Work item:
Reproduce the whole of the records exactly, and make sure no picture is carried into the result.
═════ Data for this task
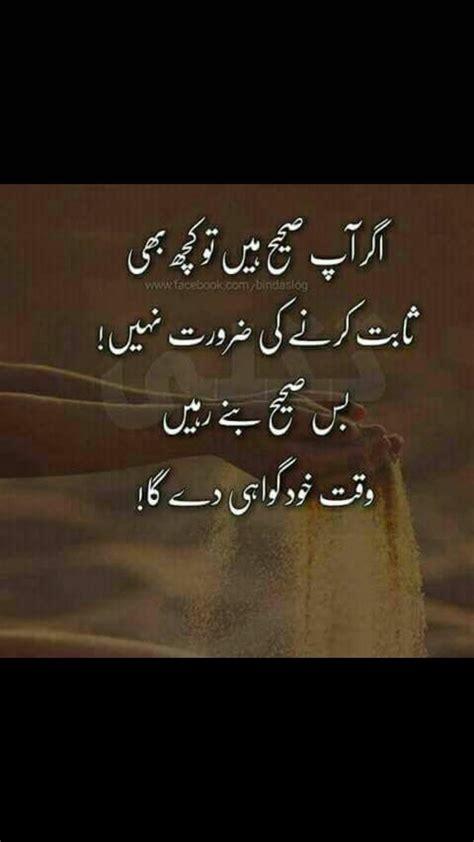 urdu quotes sayings images  pinterest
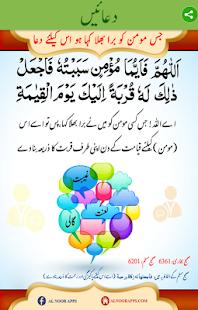Muslim Supplication Dua and Azkar-مسنون دعا واذکار screenshot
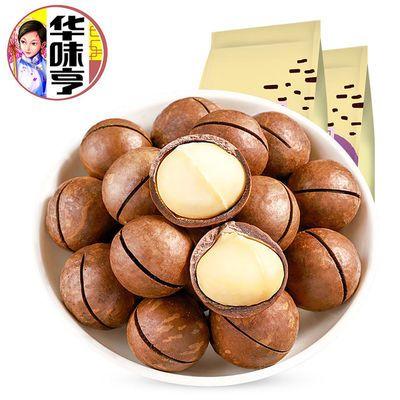 华味亨夏威夷果 袋装奶油口味坚果类零食干果送开口器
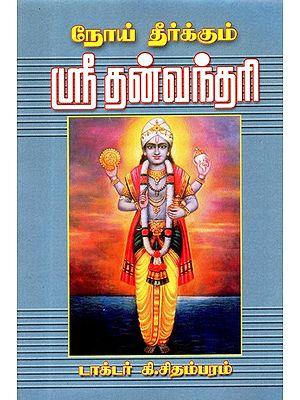 Curing the Disease Sri Dhanavantari (Tamil)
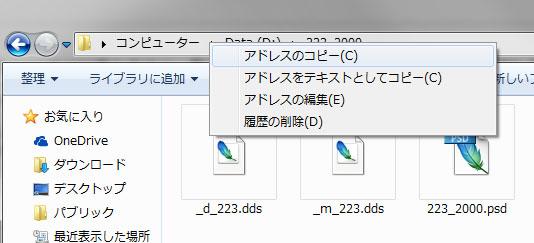 a9tex_14.jpg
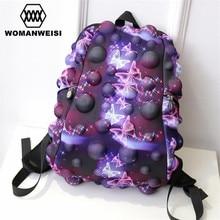 2017 Luxury Harajuku Colorful Galaxy Women Men Backpack Female Teenage Girl School Bag Cool Schoolbag Male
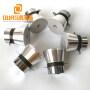 120W 28khz High Power Industry Ultrasonic Wash Cleaning  Sensor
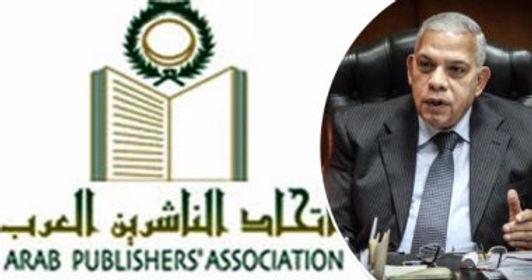 اتحاد الناشرين العرب يقدم مقترحات بعد إلغاء معارض الكتب الدولية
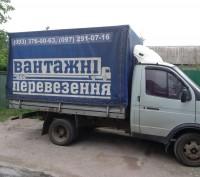 Вывоз строительного мусора. Черкассы. фото 1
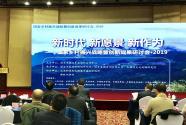 國家鄉村振興戰略暨創新成果研討會·2019在北京國宏賓館舉行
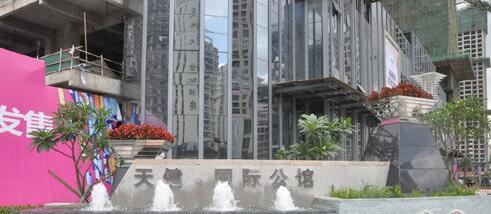 天健国际公馆
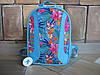 Школьный рюкзак Kite R17-002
══════════
Answer space:
 urdu quotes sayings images  pinterest
Muslim Supplication Dua and Azkar-مسنون دعا واذکار screenshot
 华味亨夏威夷果 袋装奶油口味坚果类零食干果送开口器
 Curing the Disease Sri Dhanavantari (Tamil)
 a9tex_14.jpg
 2017 Luxury Harajuku Colorful Galaxy Women Men Backpack Female Teenage Girl School Bag Cool Schoolbag Male
 120W 28khz High Power Industry Ultrasonic Wash Cleaning  Sensor
 اتحاد الناشرين العرب يقدم مقترحات بعد إلغاء معارض الكتب الدولية
 Вывоз строительного мусора. Черкассы. фото 1
 國家鄉村振興戰略暨創新成果研討會·2019在北京國宏賓館舉行
 天健国际公馆
 Школьный рюкзак Kite R17-002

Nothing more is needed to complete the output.